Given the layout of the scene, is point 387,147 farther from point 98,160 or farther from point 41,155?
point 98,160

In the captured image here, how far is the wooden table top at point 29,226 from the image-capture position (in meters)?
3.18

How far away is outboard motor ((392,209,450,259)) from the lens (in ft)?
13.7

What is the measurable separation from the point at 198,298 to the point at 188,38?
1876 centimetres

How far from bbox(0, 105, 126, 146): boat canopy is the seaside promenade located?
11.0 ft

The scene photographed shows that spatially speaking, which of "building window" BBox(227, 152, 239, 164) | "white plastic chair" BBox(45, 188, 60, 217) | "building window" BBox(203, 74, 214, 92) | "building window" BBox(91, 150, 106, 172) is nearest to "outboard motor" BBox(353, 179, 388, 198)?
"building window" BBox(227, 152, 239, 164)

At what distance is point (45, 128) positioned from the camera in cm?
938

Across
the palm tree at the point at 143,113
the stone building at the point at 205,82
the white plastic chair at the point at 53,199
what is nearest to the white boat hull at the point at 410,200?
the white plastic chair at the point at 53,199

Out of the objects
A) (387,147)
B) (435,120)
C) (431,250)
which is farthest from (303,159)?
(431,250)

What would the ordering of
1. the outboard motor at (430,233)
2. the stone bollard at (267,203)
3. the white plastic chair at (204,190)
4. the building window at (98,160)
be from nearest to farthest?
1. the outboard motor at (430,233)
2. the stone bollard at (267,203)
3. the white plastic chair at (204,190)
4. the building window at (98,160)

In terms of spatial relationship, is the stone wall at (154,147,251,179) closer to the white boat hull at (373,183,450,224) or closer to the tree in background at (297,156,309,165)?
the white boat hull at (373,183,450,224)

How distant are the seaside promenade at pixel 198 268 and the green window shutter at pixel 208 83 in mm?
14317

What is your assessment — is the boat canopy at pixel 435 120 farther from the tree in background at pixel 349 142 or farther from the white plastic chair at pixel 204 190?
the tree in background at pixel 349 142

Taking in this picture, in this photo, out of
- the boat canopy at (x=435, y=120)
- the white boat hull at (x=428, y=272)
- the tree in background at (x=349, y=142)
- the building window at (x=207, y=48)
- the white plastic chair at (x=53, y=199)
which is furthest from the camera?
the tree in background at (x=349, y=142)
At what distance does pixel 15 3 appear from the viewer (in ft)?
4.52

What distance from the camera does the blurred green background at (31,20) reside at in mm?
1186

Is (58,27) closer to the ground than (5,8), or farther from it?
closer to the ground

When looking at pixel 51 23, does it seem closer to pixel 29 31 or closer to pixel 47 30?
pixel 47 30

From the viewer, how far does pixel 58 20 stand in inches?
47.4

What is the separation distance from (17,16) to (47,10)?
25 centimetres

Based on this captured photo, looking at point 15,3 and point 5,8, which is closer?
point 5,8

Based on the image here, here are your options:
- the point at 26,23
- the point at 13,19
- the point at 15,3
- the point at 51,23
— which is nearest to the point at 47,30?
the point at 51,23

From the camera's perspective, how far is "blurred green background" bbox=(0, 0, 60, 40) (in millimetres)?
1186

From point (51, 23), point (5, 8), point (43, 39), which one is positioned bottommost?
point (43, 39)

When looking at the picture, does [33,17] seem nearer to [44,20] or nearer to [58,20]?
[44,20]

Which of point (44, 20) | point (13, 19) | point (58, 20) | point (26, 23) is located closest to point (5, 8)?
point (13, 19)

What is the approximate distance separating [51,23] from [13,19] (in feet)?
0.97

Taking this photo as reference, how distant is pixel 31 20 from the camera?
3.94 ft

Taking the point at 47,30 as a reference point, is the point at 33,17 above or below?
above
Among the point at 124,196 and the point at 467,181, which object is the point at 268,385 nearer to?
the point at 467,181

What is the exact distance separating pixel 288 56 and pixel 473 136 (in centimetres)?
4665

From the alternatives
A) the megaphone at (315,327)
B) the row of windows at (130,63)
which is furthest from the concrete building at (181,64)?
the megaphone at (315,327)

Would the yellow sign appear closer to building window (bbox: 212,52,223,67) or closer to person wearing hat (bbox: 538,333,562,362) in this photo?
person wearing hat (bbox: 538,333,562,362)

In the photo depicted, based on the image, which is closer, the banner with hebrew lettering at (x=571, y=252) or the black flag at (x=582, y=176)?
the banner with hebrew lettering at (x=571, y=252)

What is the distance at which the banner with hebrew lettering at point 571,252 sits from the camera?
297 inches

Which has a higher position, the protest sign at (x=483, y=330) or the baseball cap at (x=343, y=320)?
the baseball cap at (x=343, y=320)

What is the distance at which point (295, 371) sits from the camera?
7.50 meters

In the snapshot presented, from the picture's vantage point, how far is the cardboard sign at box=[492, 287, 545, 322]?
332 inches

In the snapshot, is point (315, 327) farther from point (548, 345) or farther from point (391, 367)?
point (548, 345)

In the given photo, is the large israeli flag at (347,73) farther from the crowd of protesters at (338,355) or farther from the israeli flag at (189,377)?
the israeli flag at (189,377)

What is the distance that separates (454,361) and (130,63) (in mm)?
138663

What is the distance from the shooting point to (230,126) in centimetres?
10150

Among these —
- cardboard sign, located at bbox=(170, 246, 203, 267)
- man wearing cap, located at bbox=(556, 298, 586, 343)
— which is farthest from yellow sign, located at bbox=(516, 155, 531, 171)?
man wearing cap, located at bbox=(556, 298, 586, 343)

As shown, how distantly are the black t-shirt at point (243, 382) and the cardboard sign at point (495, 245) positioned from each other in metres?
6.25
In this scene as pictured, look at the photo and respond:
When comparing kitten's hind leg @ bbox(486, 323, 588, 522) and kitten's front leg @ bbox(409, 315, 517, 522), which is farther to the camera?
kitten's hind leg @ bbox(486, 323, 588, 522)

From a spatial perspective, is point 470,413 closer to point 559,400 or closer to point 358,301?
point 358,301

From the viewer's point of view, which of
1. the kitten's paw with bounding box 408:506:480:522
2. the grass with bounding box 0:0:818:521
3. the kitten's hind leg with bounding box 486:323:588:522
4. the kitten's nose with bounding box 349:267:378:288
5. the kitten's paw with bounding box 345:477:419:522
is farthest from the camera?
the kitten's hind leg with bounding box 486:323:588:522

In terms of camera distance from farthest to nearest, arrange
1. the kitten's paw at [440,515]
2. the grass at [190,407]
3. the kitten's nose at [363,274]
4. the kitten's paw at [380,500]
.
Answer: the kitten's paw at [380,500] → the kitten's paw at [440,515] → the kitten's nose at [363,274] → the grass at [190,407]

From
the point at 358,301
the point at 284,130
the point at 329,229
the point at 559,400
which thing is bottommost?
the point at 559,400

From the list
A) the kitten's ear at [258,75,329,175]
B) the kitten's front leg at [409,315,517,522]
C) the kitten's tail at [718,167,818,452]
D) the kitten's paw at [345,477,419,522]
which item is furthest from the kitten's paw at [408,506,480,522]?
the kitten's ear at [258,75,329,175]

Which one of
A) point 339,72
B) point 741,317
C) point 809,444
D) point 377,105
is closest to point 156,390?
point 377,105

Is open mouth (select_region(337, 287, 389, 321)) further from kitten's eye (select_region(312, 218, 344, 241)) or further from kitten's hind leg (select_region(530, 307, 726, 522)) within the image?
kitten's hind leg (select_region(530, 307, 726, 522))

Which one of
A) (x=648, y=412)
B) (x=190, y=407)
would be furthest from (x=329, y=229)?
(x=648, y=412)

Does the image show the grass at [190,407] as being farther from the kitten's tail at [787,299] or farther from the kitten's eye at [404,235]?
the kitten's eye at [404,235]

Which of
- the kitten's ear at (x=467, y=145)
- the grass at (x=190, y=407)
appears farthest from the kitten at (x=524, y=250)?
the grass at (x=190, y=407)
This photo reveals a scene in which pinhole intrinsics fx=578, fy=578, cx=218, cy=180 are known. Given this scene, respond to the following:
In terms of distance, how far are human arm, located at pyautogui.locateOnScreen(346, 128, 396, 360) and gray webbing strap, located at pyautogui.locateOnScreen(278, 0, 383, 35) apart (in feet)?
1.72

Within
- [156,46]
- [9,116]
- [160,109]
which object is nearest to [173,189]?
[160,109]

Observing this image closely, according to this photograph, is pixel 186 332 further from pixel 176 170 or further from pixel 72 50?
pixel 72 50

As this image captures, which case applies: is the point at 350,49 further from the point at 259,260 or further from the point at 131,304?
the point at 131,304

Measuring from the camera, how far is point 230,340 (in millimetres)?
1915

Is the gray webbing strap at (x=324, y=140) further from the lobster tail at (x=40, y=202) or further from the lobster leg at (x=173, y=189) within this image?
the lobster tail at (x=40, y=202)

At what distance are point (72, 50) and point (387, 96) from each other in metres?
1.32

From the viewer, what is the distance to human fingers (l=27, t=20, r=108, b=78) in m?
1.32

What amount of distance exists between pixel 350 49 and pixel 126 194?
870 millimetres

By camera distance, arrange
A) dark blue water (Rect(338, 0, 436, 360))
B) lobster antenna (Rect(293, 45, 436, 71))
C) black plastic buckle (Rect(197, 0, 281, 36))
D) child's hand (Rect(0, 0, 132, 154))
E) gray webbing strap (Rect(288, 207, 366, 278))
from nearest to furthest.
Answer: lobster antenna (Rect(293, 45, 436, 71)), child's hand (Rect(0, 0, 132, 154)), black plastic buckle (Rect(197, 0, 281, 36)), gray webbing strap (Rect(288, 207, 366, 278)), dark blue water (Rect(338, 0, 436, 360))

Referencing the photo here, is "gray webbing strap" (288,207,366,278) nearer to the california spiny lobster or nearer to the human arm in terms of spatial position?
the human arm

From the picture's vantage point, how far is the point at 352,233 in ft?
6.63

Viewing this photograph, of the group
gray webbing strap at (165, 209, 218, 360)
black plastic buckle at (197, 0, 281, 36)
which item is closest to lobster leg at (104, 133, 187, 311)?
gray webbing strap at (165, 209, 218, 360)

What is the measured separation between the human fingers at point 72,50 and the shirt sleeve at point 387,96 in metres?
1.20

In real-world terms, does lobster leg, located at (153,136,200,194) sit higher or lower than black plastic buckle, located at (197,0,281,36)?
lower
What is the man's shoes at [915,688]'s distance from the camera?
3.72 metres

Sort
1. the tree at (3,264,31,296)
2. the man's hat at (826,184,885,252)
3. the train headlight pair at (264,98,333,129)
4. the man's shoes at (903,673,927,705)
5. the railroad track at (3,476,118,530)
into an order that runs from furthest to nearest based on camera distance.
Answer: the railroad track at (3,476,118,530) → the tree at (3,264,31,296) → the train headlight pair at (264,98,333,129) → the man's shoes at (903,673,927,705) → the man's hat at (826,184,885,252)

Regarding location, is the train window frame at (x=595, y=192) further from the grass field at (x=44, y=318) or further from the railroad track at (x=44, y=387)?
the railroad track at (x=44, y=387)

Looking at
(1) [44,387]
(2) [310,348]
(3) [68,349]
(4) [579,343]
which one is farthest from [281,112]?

▶ [Task]: Can you copy, word for word, the lines from the one containing "At what distance are" through the one containing "Answer: lobster antenna", including both of those lines?

▶ [Exercise result]:
At what distance are point (72, 50) and point (387, 96) from each other in metres?
1.32

From the viewer, what is the distance to human fingers (l=27, t=20, r=108, b=78) in m?
1.32

What amount of distance exists between pixel 350 49 and pixel 126 194?
870 millimetres

By camera distance, arrange
A) dark blue water (Rect(338, 0, 436, 360))
B) lobster antenna (Rect(293, 45, 436, 71))
C) black plastic buckle (Rect(197, 0, 281, 36))
D) child's hand (Rect(0, 0, 132, 154))
E) gray webbing strap (Rect(288, 207, 366, 278))
from nearest to furthest.
Answer: lobster antenna (Rect(293, 45, 436, 71)), child's hand (Rect(0, 0, 132, 154)), black plastic buckle (Rect(197, 0, 281, 36)), gray webbing strap (Rect(288, 207, 366, 278)), dark blue water (Rect(338, 0, 436, 360))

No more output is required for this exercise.